Racial Justice and Abolition Democracy Curriculum Project Established at Columbia University
The Andrew W. Mellon Foundation Awards $5 Million Grant to Develop National Curriculum Addressing Racial Inequities in Criminal Justice System
Columbia University will develop a model curriculum—“Racial Justice and Abolition Democracy”—to address racial inequality in the criminal justice system thanks to a $5 million, three-year grant from The Andrew W. Mellon Foundation.
In partnership with community organizations and higher education institutions across the country, the upper-level curriculum seeks to redress the history of racialized punishment in the United States.
The project’s co-leaders are Bernard E. Harcourt, Isidor and Seville Sulzbacher Professor of Law and Professor of Political Science, and Bruce Western, Chair and Bryce Professor of Sociology and Social Justice as well as Co-Director of the Justice Lab.
“Racism is our nation’s foundational sin and, in 2021, remains the defining challenge the United States must overcome to fulfill the promise of our democracy,” said University President Lee C. Bollinger. “This project addresses an urgent and palpable need, and we are grateful for the Mellon Foundation’s partnership and support.”
As part of the Mellon Foundation’s Just Futures Initiative, Columbia this year was among 16 awardees of Mellon grants totaling more than $72 million. The Initiative supports teams of scholars who are studying past periods of crisis and disruption in order to lead to cultural and social transformation.

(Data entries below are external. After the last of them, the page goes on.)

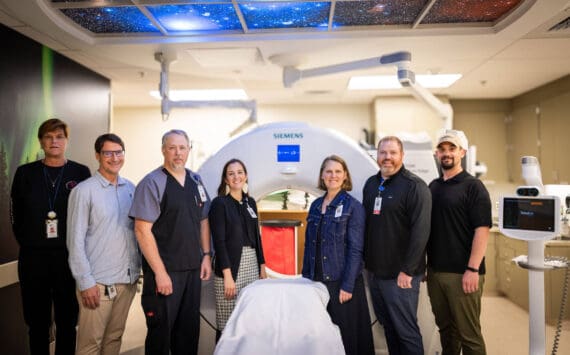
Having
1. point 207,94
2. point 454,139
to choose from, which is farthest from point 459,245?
point 207,94

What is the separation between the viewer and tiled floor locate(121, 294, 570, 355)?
2859 mm

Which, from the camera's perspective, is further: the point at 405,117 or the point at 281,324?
the point at 405,117

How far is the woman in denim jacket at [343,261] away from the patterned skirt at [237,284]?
0.35m

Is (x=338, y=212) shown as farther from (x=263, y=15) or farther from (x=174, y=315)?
(x=263, y=15)

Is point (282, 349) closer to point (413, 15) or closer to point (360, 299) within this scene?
point (360, 299)

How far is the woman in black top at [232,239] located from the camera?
2135mm

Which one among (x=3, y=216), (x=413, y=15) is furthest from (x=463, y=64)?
(x=3, y=216)

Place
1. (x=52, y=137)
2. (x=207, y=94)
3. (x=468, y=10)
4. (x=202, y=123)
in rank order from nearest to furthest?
(x=52, y=137) → (x=468, y=10) → (x=207, y=94) → (x=202, y=123)

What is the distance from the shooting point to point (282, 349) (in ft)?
5.38

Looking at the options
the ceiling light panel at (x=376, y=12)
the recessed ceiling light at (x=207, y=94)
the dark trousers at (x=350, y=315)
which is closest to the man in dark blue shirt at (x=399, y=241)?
the dark trousers at (x=350, y=315)

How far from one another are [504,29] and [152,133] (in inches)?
178

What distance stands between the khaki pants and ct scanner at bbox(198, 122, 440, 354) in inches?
17.6

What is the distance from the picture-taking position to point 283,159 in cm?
240

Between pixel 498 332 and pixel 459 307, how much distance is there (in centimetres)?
160
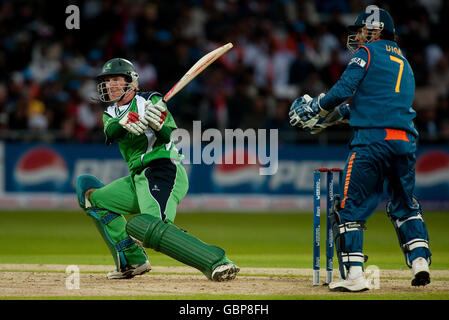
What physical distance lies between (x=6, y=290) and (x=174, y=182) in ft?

“Through extraordinary collaborative exploration and rigorous humanities-driven inquiry, the Just Futures Initiative will expand our collective understanding of our country’s history,” said Mellon Foundation President Elizabeth Alexander. “We are thrilled that the work of these multidisciplinary teams will propose and implement solutions to real social problems, and also mark new milestones in the effort to better capture the contributions of the many different communities that make up the American story.”
As the largest supporter of the arts and humanities in the United States, the Mellon Foundation seeks to build just communities where ideas and imagination can thrive. To this end, their core programs support exemplary and inspiring institutions of higher education and culture.
The “Racial Justice and Abolition Democracy” curriculum will be available for use in universities and colleges, prisons, and community settings. The project will engage undergraduates and graduate students, as well as community partners, in justice projects. Many of the courses will have a practical or clinical component to combine theory and practice. In addition, the leadership and expertise of people and communities most impacted by racial injustice and the justice system will be centered to address racism and inequity in the justice system, academic and research settings, and society broadly; and to create a climate of vibrancy and urgency in the university community on such issues.
Harcourt is a leading critical theorist with a particular interest in punishment, political economy, and abolition democracy. He is the founding director of the Initiative for a Just Society at the Columbia Center for Contemporary Critical Thought, which brings theory to bear on current social problems. Western is a renowned public sociologist whose research has examined the causes, scope, and consequences of the historic growth in US prison populations. He also leads the Square One Project, which aims to re-imagine the public policy response to violence under conditions of poverty and racial equality.
“The time for a Racial Justice and Abolition Democracy curriculum has rarely been more urgent. I am grateful to realize this project with Bruce Western as we combat a criminal law field in crisis to build a more just future,” said Harcourt. “The Mellon Foundation’s support will be fundamental to this ambitious effort.”
“The country’s police, courts, and prisons have too often caused real harm in communities of color,” said Western. “As researchers and educators, Professor Harcourt and I are dedicated to bringing together diverse groups to problem solve for today and tomorrow, starting in the classroom and with communities on the ground.”